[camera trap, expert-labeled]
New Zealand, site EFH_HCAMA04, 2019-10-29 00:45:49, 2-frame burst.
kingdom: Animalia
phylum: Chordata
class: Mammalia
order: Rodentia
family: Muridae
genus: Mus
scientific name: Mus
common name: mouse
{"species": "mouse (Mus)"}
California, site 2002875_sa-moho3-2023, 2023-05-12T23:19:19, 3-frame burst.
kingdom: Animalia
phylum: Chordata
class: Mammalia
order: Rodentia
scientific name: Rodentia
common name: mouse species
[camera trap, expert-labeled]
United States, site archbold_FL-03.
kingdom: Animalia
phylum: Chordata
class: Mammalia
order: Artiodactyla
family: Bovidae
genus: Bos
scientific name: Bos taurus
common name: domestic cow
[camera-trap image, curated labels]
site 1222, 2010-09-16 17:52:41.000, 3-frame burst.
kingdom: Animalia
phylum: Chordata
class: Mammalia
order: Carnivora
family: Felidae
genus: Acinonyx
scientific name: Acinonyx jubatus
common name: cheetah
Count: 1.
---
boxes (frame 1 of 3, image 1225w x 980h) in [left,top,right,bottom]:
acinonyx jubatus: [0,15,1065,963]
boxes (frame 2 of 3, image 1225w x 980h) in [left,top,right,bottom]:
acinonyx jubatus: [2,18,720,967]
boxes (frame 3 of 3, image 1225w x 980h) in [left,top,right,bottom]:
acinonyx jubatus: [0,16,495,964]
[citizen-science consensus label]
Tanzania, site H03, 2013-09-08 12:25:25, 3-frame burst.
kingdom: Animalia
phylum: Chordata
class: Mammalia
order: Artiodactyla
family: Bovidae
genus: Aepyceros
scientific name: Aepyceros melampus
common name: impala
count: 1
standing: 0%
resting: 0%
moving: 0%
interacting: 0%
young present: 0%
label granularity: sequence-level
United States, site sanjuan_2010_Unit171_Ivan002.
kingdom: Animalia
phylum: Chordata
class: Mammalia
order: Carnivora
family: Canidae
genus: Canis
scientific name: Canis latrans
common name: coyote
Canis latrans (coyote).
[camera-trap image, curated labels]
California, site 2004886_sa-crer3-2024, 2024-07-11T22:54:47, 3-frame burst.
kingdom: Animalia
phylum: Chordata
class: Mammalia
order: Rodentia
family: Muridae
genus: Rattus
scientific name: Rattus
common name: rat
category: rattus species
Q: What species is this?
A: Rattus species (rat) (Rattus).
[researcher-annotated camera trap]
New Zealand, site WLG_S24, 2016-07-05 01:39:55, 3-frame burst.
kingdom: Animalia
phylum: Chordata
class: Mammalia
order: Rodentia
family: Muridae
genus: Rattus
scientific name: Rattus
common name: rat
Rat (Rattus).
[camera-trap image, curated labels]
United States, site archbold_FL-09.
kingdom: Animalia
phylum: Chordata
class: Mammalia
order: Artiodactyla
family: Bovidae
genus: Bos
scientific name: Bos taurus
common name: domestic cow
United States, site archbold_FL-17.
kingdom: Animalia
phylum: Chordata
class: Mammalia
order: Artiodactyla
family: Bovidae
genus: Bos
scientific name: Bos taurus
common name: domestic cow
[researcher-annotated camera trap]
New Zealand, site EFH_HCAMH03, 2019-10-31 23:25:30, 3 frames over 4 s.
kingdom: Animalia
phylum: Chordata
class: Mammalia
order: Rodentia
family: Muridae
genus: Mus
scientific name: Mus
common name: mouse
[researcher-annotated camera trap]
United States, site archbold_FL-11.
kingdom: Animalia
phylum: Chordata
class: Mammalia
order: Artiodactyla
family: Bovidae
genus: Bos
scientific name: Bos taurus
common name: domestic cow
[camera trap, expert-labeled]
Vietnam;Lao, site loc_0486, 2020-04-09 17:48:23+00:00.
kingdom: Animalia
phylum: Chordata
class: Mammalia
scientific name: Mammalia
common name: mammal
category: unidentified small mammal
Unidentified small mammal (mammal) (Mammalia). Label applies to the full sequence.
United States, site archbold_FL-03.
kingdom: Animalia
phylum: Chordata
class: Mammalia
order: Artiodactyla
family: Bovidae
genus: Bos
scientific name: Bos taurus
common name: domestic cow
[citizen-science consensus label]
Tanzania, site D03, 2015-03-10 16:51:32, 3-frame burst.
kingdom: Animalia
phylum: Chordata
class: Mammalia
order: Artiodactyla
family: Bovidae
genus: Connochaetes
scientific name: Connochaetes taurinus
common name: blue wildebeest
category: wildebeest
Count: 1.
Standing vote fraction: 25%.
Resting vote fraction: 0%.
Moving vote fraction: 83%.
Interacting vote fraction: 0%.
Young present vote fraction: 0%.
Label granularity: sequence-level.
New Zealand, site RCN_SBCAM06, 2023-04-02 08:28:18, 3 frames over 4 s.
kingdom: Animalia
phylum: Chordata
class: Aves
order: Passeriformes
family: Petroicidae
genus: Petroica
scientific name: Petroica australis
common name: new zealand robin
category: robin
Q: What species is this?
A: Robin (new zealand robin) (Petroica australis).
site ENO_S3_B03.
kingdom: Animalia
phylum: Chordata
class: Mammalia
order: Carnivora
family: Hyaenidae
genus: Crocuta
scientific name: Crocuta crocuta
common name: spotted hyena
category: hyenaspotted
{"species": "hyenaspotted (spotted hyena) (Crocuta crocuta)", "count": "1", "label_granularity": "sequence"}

> Exercise description: What you write must match the material above exactly and in full.

> Response:
[camera trap, expert-labeled]
New Zealand, site EFH_HCAMA04, 2019-10-29 00:45:49, 2-frame burst.
kingdom: Animalia
phylum: Chordata
class: Mammalia
order: Rodentia
family: Muridae
genus: Mus
scientific name: Mus
common name: mouse
{"species": "mouse (Mus)"}
California, site 2002875_sa-moho3-2023, 2023-05-12T23:19:19, 3-frame burst.
kingdom: Animalia
phylum: Chordata
class: Mammalia
order: Rodentia
scientific name: Rodentia
common name: mouse species
[camera trap, expert-labeled]
United States, site archbold_FL-03.
kingdom: Animalia
phylum: Chordata
class: Mammalia
order: Artiodactyla
family: Bovidae
genus: Bos
scientific name: Bos taurus
common name: domestic cow
[camera-trap image, curated labels]
site 1222, 2010-09-16 17:52:41.000, 3-frame burst.
kingdom: Animalia
phylum: Chordata
class: Mammalia
order: Carnivora
family: Felidae
genus: Acinonyx
scientific name: Acinonyx jubatus
common name: cheetah
Count: 1.
---
boxes (frame 1 of 3, image 1225w x 980h) in [left,top,right,bottom]:
acinonyx jubatus: [0,15,1065,963]
boxes (frame 2 of 3, image 1225w x 980h) in [left,top,right,bottom]:
acinonyx jubatus: [2,18,720,967]
boxes (frame 3 of 3, image 1225w x 980h) in [left,top,right,bottom]:
acinonyx jubatus: [0,16,495,964]
[citizen-science consensus label]
Tanzania, site H03, 2013-09-08 12:25:25, 3-frame burst.
kingdom: Animalia
phylum: Chordata
class: Mammalia
order: Artiodactyla
family: Bovidae
genus: Aepyceros
scientific name: Aepyceros melampus
common name: impala
count: 1
standing: 0%
resting: 0%
moving: 0%
interacting: 0%
young present: 0%
label granularity: sequence-level
United States, site sanjuan_2010_Unit171_Ivan002.
kingdom: Animalia
phylum: Chordata
class: Mammalia
order: Carnivora
family: Canidae
genus: Canis
scientific name: Canis latrans
common name: coyote
Canis latrans (coyote).
[camera-trap image, curated labels]
California, site 2004886_sa-crer3-2024, 2024-07-11T22:54:47, 3-frame burst.
kingdom: Animalia
phylum: Chordata
class: Mammalia
order: Rodentia
family: Muridae
genus: Rattus
scientific name: Rattus
common name: rat
category: rattus species
Q: What species is this?
A: Rattus species (rat) (Rattus).
[researcher-annotated camera trap]
New Zealand, site WLG_S24, 2016-07-05 01:39:55, 3-frame burst.
kingdom: Animalia
phylum: Chordata
class: Mammalia
order: Rodentia
family: Muridae
genus: Rattus
scientific name: Rattus
common name: rat
Rat (Rattus).
[camera-trap image, curated labels]
United States, site archbold_FL-09.
kingdom: Animalia
phylum: Chordata
class: Mammalia
order: Artiodactyla
family: Bovidae
genus: Bos
scientific name: Bos taurus
common name: domestic cow
United States, site archbold_FL-17.
kingdom: Animalia
phylum: Chordata
class: Mammalia
order: Artiodactyla
family: Bovidae
genus: Bos
scientific name: Bos taurus
common name: domestic cow
[researcher-annotated camera trap]
New Zealand, site EFH_HCAMH03, 2019-10-31 23:25:30, 3 frames over 4 s.
kingdom: Animalia
phylum: Chordata
class: Mammalia
order: Rodentia
family: Muridae
genus: Mus
scientific name: Mus
common name: mouse
[researcher-annotated camera trap]
United States, site archbold_FL-11.
kingdom: Animalia
phylum: Chordata
class: Mammalia
order: Artiodactyla
family: Bovidae
genus: Bos
scientific name: Bos taurus
common name: domestic cow
[camera trap, expert-labeled]
Vietnam;Lao, site loc_0486, 2020-04-09 17:48:23+00:00.
kingdom: Animalia
phylum: Chordata
class: Mammalia
scientific name: Mammalia
common name: mammal
category: unidentified small mammal
Unidentified small mammal (mammal) (Mammalia). Label applies to the full sequence.
United States, site archbold_FL-03.
kingdom: Animalia
phylum: Chordata
class: Mammalia
order: Artiodactyla
family: Bovidae
genus: Bos
scientific name: Bos taurus
common name: domestic cow
[citizen-science consensus label]
Tanzania, site D03, 2015-03-10 16:51:32, 3-frame burst.
kingdom: Animalia
phylum: Chordata
class: Mammalia
order: Artiodactyla
family: Bovidae
genus: Connochaetes
scientific name: Connochaetes taurinus
common name: blue wildebeest
category: wildebeest
Count: 1.
Standing vote fraction: 25%.
Resting vote fraction: 0%.
Moving vote fraction: 83%.
Interacting vote fraction: 0%.
Young present vote fraction: 0%.
Label granularity: sequence-level.
New Zealand, site RCN_SBCAM06, 2023-04-02 08:28:18, 3 frames over 4 s.
kingdom: Animalia
phylum: Chordata
class: Aves
order: Passeriformes
family: Petroicidae
genus: Petroica
scientific name: Petroica australis
common name: new zealand robin
category: robin
Q: What species is this?
A: Robin (new zealand robin) (Petroica australis).
site ENO_S3_B03.
kingdom: Animalia
phylum: Chordata
class: Mammalia
order: Carnivora
family: Hyaenidae
genus: Crocuta
scientific name: Crocuta crocuta
common name: spotted hyena
category: hyenaspotted
{"species": "hyenaspotted (spotted hyena) (Crocuta crocuta)", "count": "1", "label_granularity": "sequence"}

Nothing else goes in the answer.